Prof. Hauner kritisiert laut der Berliner Zeitung die falschen Signale, die von den Kampagnen der Bundesregierung im ersten Coronajahr 2020 ausgesandt wurden.
"Das Bundesgesundheitsministerium hat im Herbst 2020 flotte Videos erstellt, in denen junge Menschen bequem auf dem Sofa lagen, Medien konsumiert haben. Dann hat es geläutet an der Tür und da stand der Pizza-Dienst."

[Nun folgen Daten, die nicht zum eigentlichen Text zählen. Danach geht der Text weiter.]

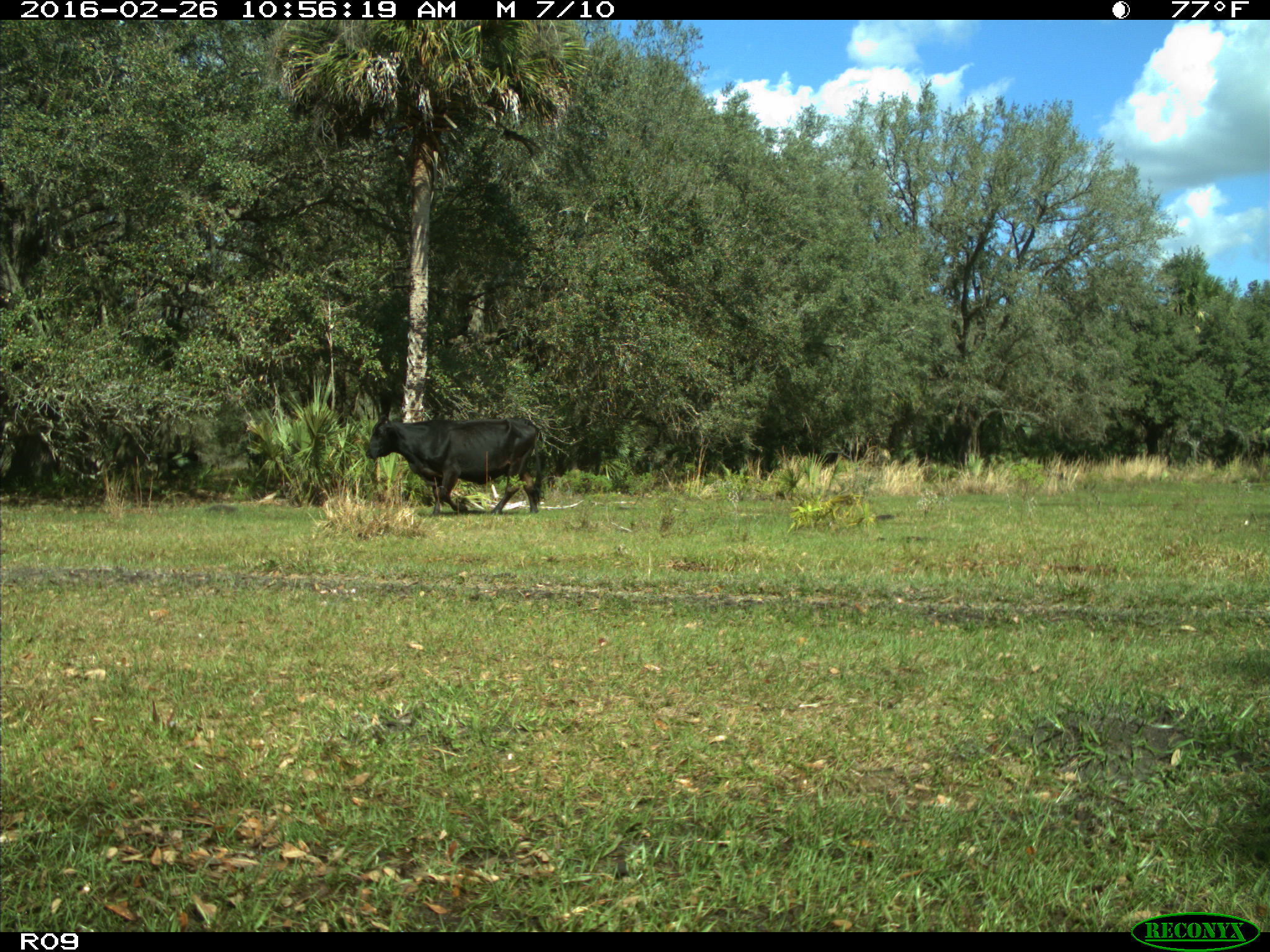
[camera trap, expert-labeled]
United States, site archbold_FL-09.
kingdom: Animalia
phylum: Chordata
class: Mammalia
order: Artiodactyla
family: Bovidae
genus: Bos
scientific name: Bos taurus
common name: domestic cow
Bos taurus (domestic cow).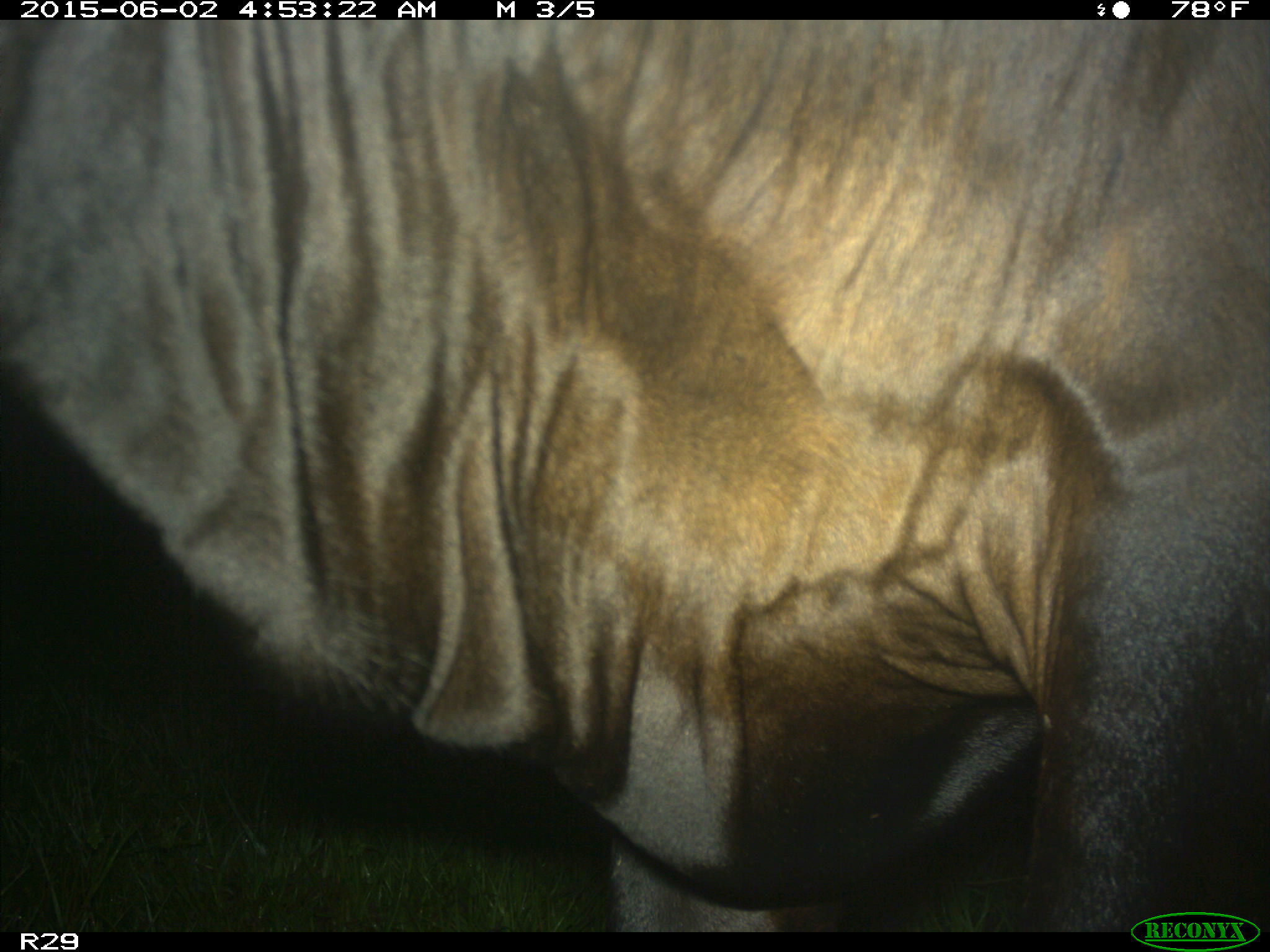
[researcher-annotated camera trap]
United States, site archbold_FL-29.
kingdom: Animalia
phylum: Chordata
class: Mammalia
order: Artiodactyla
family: Bovidae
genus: Bos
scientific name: Bos taurus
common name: domestic cow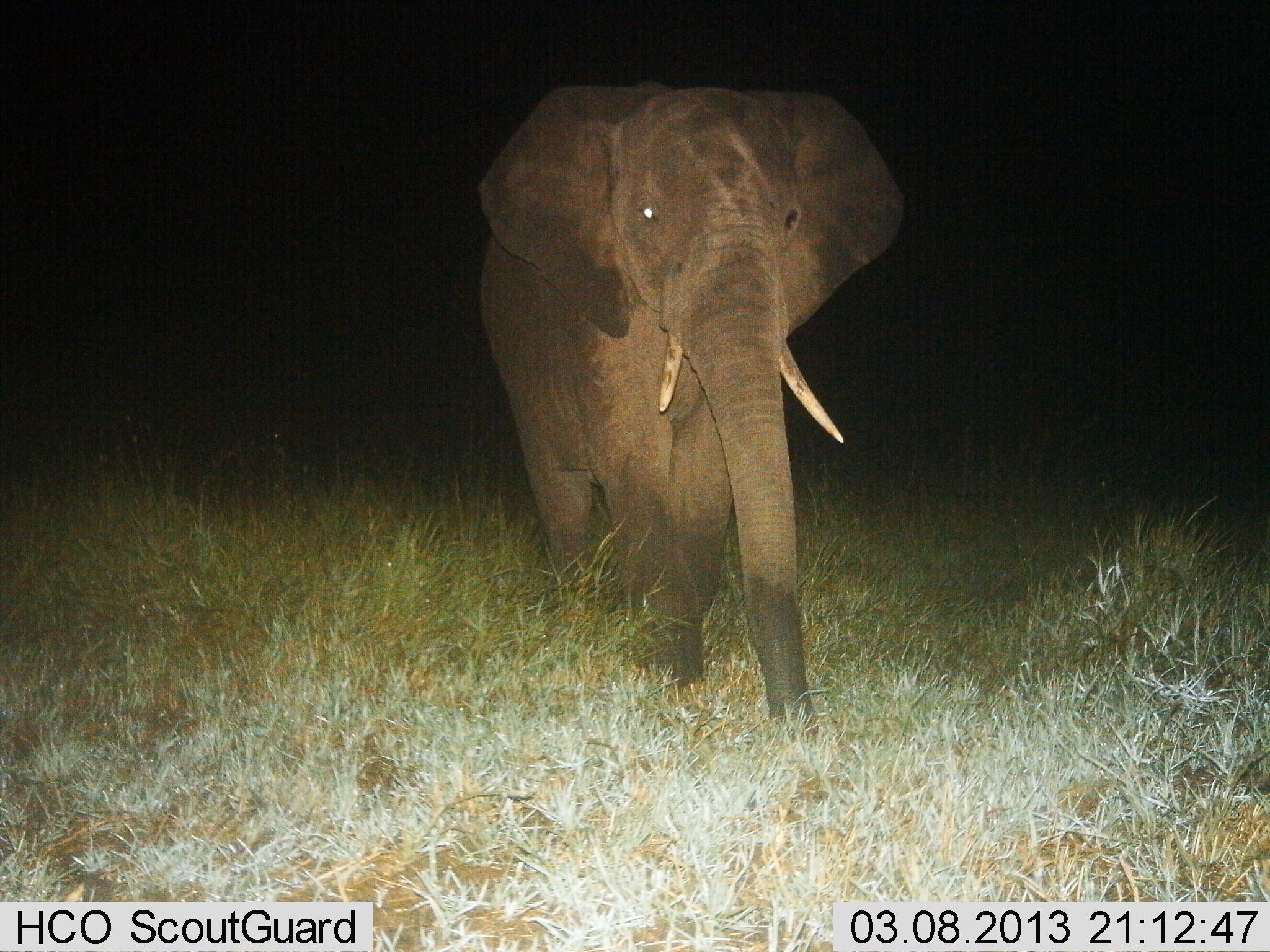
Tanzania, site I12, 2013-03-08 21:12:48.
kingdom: Animalia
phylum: Chordata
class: Mammalia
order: Proboscidea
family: Elephantidae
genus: Loxodonta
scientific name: Loxodonta africana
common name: african bush elephant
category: elephant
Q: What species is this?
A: Elephant (african bush elephant) (Loxodonta africana).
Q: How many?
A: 1.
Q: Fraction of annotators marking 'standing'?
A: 29%.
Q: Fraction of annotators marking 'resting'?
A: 0%.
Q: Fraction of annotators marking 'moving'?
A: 74%.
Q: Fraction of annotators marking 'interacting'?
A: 0%.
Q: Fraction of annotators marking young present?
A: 0%.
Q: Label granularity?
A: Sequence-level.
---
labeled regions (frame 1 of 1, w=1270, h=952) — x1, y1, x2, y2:
animal: 471, 77, 907, 759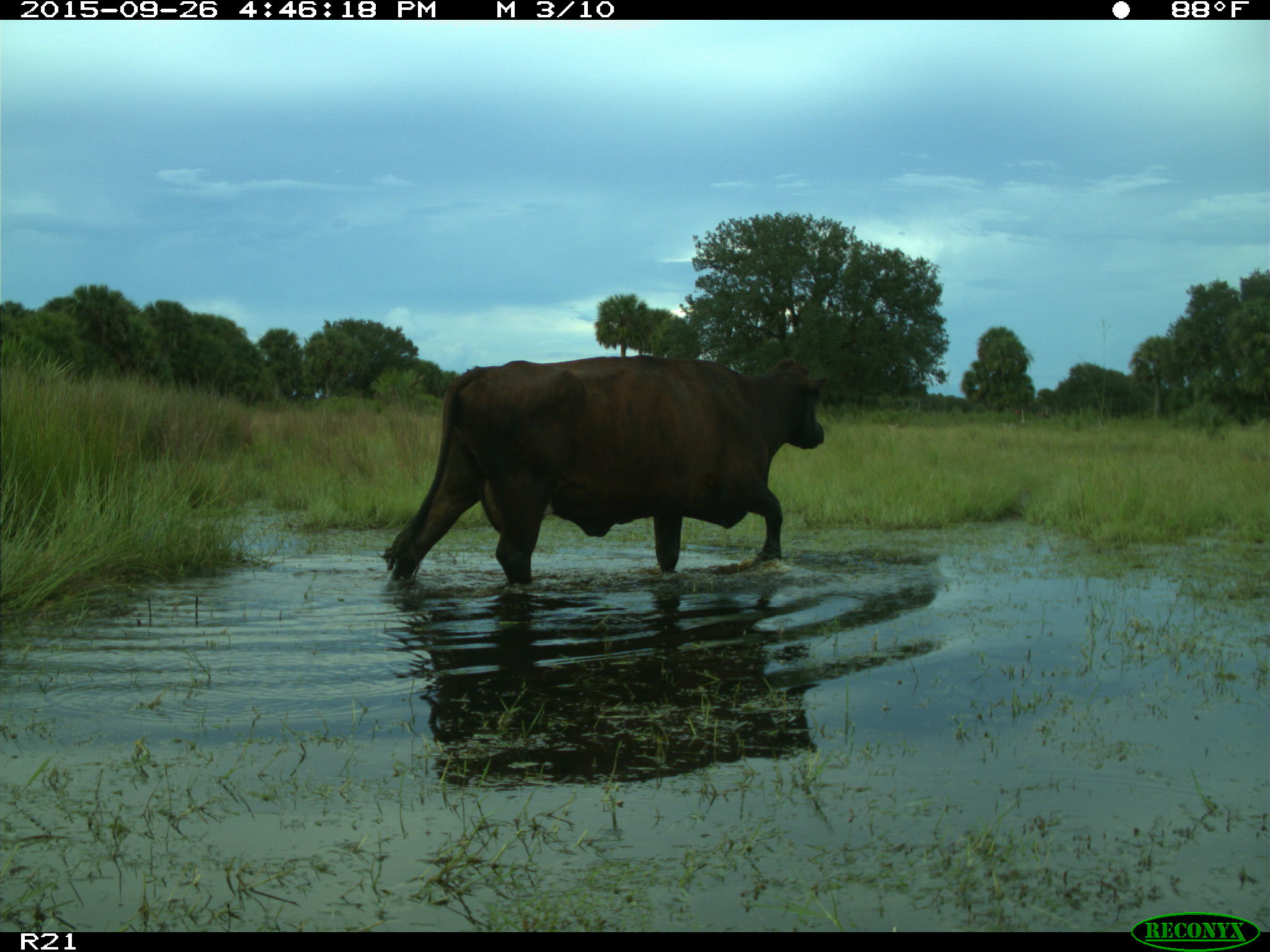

#besondereheldenpic.twitter.com/lrb0ntUee3
— Steffen Seibert (@RegSprecherStS) November 14, 2020
Erst kürzlich hatte die WHO Europa vor den Folgen der Adipositas-Epidemie gewarnt und auf "nachteilige Veränderungen bei Ernährungs- und Bewegungsmustern" durch die COVID-19-Pandemie hingewiesen. Selbst der Corona-Expertenrat der Bundesregierung hatte laut der Adipositas-Gesellschaft im Februar dieses Jahres vor einer "Zunahme von Adipositas" gewarnt und Gegenmaßnahmen empfohlen. Prof. Hauner beklagt laut dem Artikel der Berliner Zeitung zudem die immer noch weitgehend "fehlende Transparenz bei Lebensmitteln". So heißt es dort:
"Eine freiwillige Selbstverpflichtung der Hersteller, über ein sogenanntes Nutri-Score ungesunde Inhaltsstoffe auf Verpackungen kenntlich zu machen, reiche nicht aus. Die Industrie wird nicht daran denken, ihre Produkte diesbezüglich auszuzeichnen. Doch sei offenbar eine einflussreiche Lobby im Hintergrund am Werk, die verbindliche Reglungen verhindere."
Ein weiteres großes Problem, neben der schlechten Ernährung, sei die mangelnde Bewegung der gefährdeten Kinder und Jugendlichen. 44 Prozent bewegen sich demnach laut der Umfrageauswertung weniger als vor der Zeit der Coronakrise, demgegenüber aber nur sieben Prozent mehr als früher. Andrew Ullmann, der gesundheitspolitische Sprecher der FDP im Deutschen Bundestag, gibt der Regierung unter Ex-Kanzlerin Angela Merkel eine nicht unwesentliche Schuld an den Entwicklungen. Die Bild-Zeitung zitiert ihn mit den Worten:
"Das faktische Sportverbot während der Corona-Krise war ein Fehler. Von diesem Fehler haben wir die Vorgängerregierung immer gewarnt."
Einen weiteren Grund für die mangelhafte Bewegungsmotivation der Kinder und Jugendlichen findet man in der übermäßig gesteigerten Mediennutzung.